NYT: peer review addio, è tempo di web

NYT: peer review addio, è tempo di web.Il peer review ha i giorni contati? “Se il New York Times ne parla in prima pagina vuol dire che la ricerca di una alternativa alla valutazione tradizionale degli studi destinati alla pubblicazione sulle riviste scientifiche è già una tendenza che presto rivoluzionerà l’intero sistema accademico”. Parola di Peter Leyden, direttore di INET Online.

Finora le carriere universitarie hanno fatto leva principalmente sulla quantità di studi pubblicati sulle riviste scientifiche di prestigio, caratterizzate da una processo di vaglio dei manoscritti realizzato da “colleghi esperti” (peer reviewer) nominati dall’editore , almeno nei paesi anglosassoni.

Ma “nell’era dei media digitali ci sono sicuramente metodi migliori per valutare la qualità dei lavori scientifici”, dichiara al NYT Katherine Rowe, docente di storia dei media al Bryn Mawr College.

» RIGHE DI DATI

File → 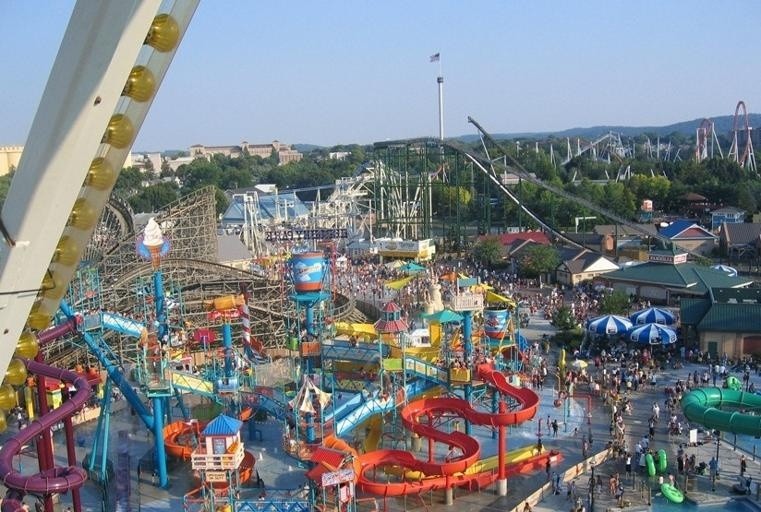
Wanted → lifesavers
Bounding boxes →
[733,484,747,495]
[646,450,667,478]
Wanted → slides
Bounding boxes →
[303,320,563,498]
[0,315,91,509]
[161,407,255,497]
[681,388,761,439]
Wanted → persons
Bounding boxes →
[22,501,30,511]
[336,252,653,403]
[527,331,761,511]
[63,506,72,512]
[17,410,23,429]
[256,488,267,509]
[151,471,161,486]
[236,490,240,499]
[88,305,146,324]
[284,481,311,500]
[446,446,457,458]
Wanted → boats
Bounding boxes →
[657,449,667,473]
[646,454,656,476]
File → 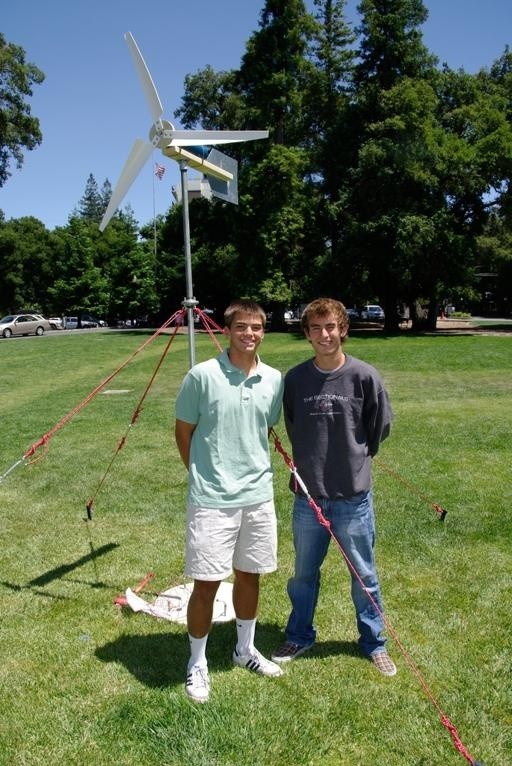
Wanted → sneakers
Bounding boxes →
[186,657,210,702]
[371,651,396,676]
[232,644,283,678]
[271,639,315,662]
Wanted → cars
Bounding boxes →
[267,308,295,320]
[361,304,386,321]
[346,308,360,320]
[47,316,109,329]
[0,313,50,338]
[116,319,139,328]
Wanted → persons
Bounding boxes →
[176,301,287,705]
[270,297,397,677]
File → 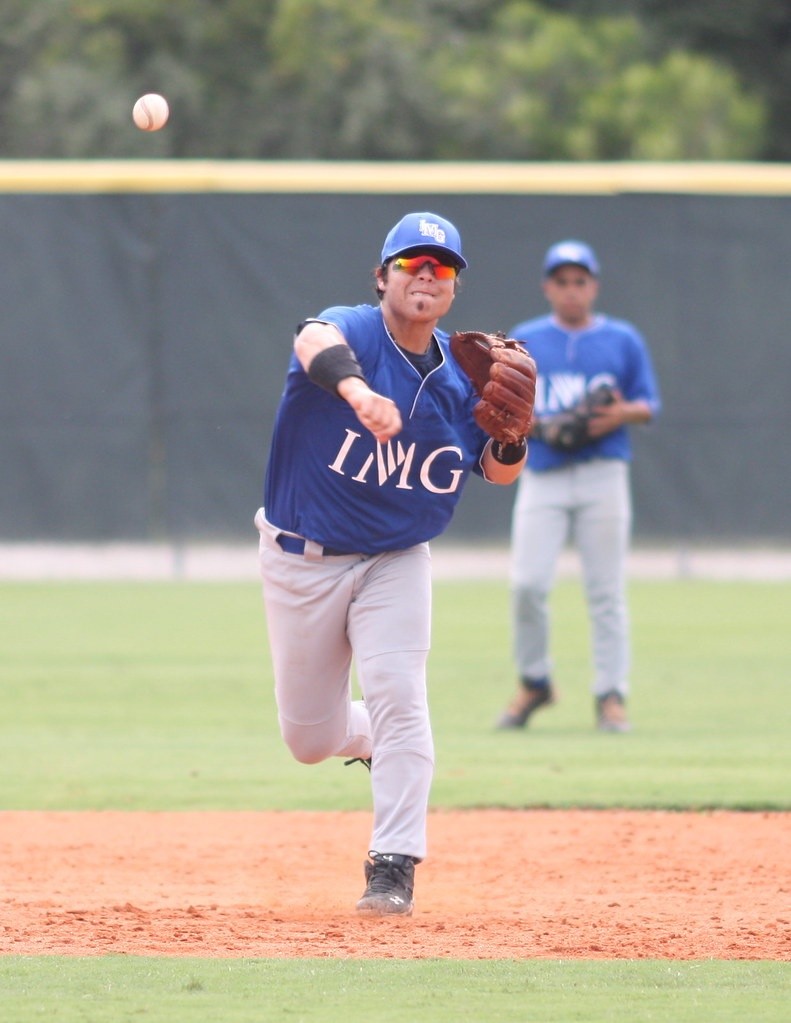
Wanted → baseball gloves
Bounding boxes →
[449,330,537,447]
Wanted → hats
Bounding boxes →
[380,212,468,272]
[542,238,601,278]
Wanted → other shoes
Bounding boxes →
[596,689,626,732]
[495,678,554,730]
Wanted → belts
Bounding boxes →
[275,534,354,556]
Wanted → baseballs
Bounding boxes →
[132,93,170,132]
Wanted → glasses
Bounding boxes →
[385,252,457,282]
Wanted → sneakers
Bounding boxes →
[344,757,371,770]
[355,850,416,918]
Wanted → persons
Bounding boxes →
[250,212,538,921]
[492,238,661,733]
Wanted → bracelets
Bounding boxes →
[491,437,528,465]
[308,345,367,402]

» COMPITI DA SVOLGERE
1. Modifica il passo dell'articolo sul peer review da "Finora le carriere" a "Bryn Mawr College.", mettendo "revisori esperti" al posto di "colleghi esperti".
2. Elenca tutte le persone e le organizzazioni nominate nell'articolo sul peer review.
Le righe di dati non servono per lavorare sul testo.

» RISPOSTE PER PUNTO
1.
Finora le carriere universitarie hanno fatto leva principalmente sulla quantità di studi pubblicati sulle riviste scientifiche di prestigio, caratterizzate da una processo di vaglio dei manoscritti realizzato da “revisori esperti” (peer reviewer) nominati dall’editore , almeno nei paesi anglosassoni.

Ma “nell’era dei media digitali ci sono sicuramente metodi migliori per valutare la qualità dei lavori scientifici”, dichiara al NYT Katherine Rowe, docente di storia dei media al Bryn Mawr College.

2.
- New York Times (NYT)
- Peter Leyden
- INET Online
- Katherine Rowe
- Bryn Mawr College